The already challenging anatomy of the head and neck is further complicated by prior surgical interventions and adjuvant therapies, such as radiotherapy. The meticulous, skilled cervical endocrine surgeon may find that the usual landmarks and relationships found in the naïve thyroid bed are obscured or missing. However, this important knowledge and adherence to the dictum of recurrent laryngeal nerve (RLN) surgical visualization still serve to reduce inadvertent nerve injury.


In the operated thyroid bed, the RLNs may be hidden or encased in scar tissue, and the course of the nerve may be altered by the prior surgical maneuvers or by scar retraction. The RLNs originate from the vagus nerve in the inferior neck (right) or at the level of the aorta (left), return into the neck, and run behind the carotid sheaths as they proceed superiorly. Typically, the nerves may be located inferiorly, in a triangle bound by the carotid sheath contents laterally and by the trachea and esophagus medially. The nerves may lie a variable distance lateral to the tracheoesophageal groove on either side, a relationship altered further in the reoperative field.
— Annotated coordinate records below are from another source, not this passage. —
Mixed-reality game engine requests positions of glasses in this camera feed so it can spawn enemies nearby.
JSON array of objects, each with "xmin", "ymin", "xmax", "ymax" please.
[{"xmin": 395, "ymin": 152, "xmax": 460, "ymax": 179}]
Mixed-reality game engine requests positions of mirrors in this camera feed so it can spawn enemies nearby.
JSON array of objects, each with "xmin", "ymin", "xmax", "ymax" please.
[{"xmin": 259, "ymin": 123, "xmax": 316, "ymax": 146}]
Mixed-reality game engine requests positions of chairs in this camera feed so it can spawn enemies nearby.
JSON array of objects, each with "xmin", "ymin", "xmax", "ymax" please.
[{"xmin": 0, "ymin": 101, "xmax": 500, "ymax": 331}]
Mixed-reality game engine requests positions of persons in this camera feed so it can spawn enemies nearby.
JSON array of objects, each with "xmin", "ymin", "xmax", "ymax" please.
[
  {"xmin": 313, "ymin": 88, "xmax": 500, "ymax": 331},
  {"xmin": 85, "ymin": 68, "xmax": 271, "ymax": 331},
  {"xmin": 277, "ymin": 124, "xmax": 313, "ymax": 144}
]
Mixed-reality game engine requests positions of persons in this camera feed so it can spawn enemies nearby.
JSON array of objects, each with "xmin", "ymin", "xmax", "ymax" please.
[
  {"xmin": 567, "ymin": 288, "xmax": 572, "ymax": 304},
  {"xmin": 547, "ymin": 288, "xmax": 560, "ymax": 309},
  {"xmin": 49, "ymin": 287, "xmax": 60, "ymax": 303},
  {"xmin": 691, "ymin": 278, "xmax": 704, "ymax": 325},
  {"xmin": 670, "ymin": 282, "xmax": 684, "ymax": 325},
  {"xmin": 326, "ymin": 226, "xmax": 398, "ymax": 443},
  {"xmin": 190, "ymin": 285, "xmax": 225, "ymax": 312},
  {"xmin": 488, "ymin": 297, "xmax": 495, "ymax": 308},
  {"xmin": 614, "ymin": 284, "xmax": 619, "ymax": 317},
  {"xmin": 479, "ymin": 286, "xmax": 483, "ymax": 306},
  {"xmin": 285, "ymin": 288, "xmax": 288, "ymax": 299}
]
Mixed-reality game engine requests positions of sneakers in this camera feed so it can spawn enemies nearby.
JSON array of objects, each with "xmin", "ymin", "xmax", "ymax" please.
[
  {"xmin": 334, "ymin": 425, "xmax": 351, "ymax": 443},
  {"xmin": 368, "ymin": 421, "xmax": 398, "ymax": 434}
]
Both nerves transverse the course of the inferior thyroid artery, but multiple variations of this relationship have been described. The nerve travels superiorly, to enter the larynx at the posterior cricothyroid muscle and cricothyroid notch region. In this area, it can be intimately associated with the posterior suspensory ligament (Berry ligament), and even appear to involve the gland parenchyma itself. In 39% of cases, the nerve has been found to bifurcate before entering the larynx . The nerve may undergo even further branching, and at variable locations (0.6 to 3.5 cm from the cricoid cartilage). If this division is not recognized, one or more of the branches may be injured, emphasizing the need to identify the main trunk proximal to this potential division point. The nerve is most vulnerable to injury near the inferior thyroid artery, near the Berry ligament, and at the inferior pole of the gland .


The Zuckerkandl’s tubercle has been described as a useful landmark for localization of the RLN . This structure has been attributed to the Viennese anatomist, Zuckerkandl , from a 1902 publication describing a posterior projection of the thyroid, which he named the “tuberculum” or “processus posterior glandulae of thyroideae.” This tubercle is felt to represent the embryologic fusion of the ultimobranchial body and the principal median thyroid process. This structure can be identified in 63% to 80% of patients, and may be sizable (>1 cm) in 45% . The RLN is located medial to the tubercle in 93% of cases, and lateral in 7%. The superior parathyroid is typically superior to this structure. Although not helpful in the case of prior thyroid lobe resections, the Zuckerkandl’s tubercle may be used to help define the area of the RLN in parathyroid re-explorations, or in cases of partial thyroidectomy where exploration of the contralateral side but no resection of gland is performed.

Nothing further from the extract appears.